La jeune femme croisa doucement ses bras sur sa poitrine, et parut de nouveau satisfaite d’elle-même et du monde entier.

— Il y a ici visiblement la main de l’auteur du mal, dit le Puritain ; corrompre le cœur par les vanités, égarer les affections en les rapportant aux choses de cette vie, c’est un de ses plus grands plaisirs ; une nature déchue ne l’aide que trop dans ses projets ; il faut surveiller cette enfant avec ferveur, où il vaudrait mieux pour nous qu’elle reposât près de ses frères qui sont déjà les héritiers de la promesse.
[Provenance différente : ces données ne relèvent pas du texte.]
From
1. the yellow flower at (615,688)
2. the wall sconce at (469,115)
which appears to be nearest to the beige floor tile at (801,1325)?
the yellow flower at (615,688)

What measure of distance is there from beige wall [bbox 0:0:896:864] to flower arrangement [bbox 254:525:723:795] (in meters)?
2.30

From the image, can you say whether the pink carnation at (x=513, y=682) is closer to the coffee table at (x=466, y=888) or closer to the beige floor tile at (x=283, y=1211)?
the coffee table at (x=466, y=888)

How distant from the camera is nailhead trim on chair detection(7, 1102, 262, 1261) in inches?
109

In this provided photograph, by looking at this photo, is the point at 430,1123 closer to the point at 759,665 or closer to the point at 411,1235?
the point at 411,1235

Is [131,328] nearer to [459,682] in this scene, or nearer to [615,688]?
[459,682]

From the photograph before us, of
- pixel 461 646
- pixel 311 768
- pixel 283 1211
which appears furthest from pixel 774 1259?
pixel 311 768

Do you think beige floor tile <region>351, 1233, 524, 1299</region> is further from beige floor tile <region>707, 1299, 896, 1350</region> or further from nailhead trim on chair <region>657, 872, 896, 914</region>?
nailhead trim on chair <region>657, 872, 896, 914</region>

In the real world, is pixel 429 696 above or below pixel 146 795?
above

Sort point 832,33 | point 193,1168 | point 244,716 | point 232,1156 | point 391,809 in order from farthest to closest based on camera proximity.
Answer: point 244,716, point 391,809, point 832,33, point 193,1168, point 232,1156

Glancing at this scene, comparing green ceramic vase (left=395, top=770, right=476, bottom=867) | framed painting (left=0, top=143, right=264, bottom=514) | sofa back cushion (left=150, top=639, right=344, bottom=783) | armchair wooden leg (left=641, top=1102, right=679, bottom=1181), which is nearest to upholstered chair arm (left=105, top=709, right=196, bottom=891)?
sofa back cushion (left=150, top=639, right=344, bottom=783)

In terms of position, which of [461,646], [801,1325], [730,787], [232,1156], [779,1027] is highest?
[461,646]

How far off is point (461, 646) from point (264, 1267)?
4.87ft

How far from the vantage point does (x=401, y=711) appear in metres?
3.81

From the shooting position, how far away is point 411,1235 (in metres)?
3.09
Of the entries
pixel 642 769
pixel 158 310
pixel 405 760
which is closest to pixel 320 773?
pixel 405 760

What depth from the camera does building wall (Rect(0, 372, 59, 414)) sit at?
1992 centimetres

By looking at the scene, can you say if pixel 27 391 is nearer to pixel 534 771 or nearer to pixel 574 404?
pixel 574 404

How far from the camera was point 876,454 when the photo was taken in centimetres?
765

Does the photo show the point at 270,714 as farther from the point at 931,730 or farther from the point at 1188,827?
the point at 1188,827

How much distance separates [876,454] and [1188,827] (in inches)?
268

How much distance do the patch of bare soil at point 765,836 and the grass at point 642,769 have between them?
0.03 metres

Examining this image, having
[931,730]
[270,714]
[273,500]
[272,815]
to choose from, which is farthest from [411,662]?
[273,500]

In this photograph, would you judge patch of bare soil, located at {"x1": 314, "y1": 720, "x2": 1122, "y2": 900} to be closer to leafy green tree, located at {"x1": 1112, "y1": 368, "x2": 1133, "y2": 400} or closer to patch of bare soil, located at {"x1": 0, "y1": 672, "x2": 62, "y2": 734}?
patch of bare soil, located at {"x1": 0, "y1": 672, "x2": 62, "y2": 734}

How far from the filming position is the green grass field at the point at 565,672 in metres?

Ruth garda le silence par respect ; elle s’affligeait de l’ignorance de son enfant ; mais l’amour maternel était fort dans son cœur ; avec le tact d’une femme et la tendresse d’une mère, elle vit que ce n’était pas par la sévérité qu’elle pouvait ramener sa fille à d’autres sentiments. Prenant un siège, elle attira près d’elle Narra-Mattah, et, demandant le silence par un regard qu’elle adressa autour d’elle, guidée par l’influence de la nature, elle essaya de pénétrer les mystères de l’esprit de sa fille.

— Viens près de moi, Narra-Mattah, dit-elle, employant le seul nom auquel sa fille voulait répondre ; tu es encore dans ta jeunesse, mon enfant ; mais il a plu à celui dont les volontés sont des lois de t’avoir rendue témoin de bien des changements dans cette vie. Dis-moi si tu te rappelles les jours de ton enfance ; si tes pensées te ramenaient quelquefois dans la maison de ton père, pendant ces tristes années que tu fus éloignée de nous.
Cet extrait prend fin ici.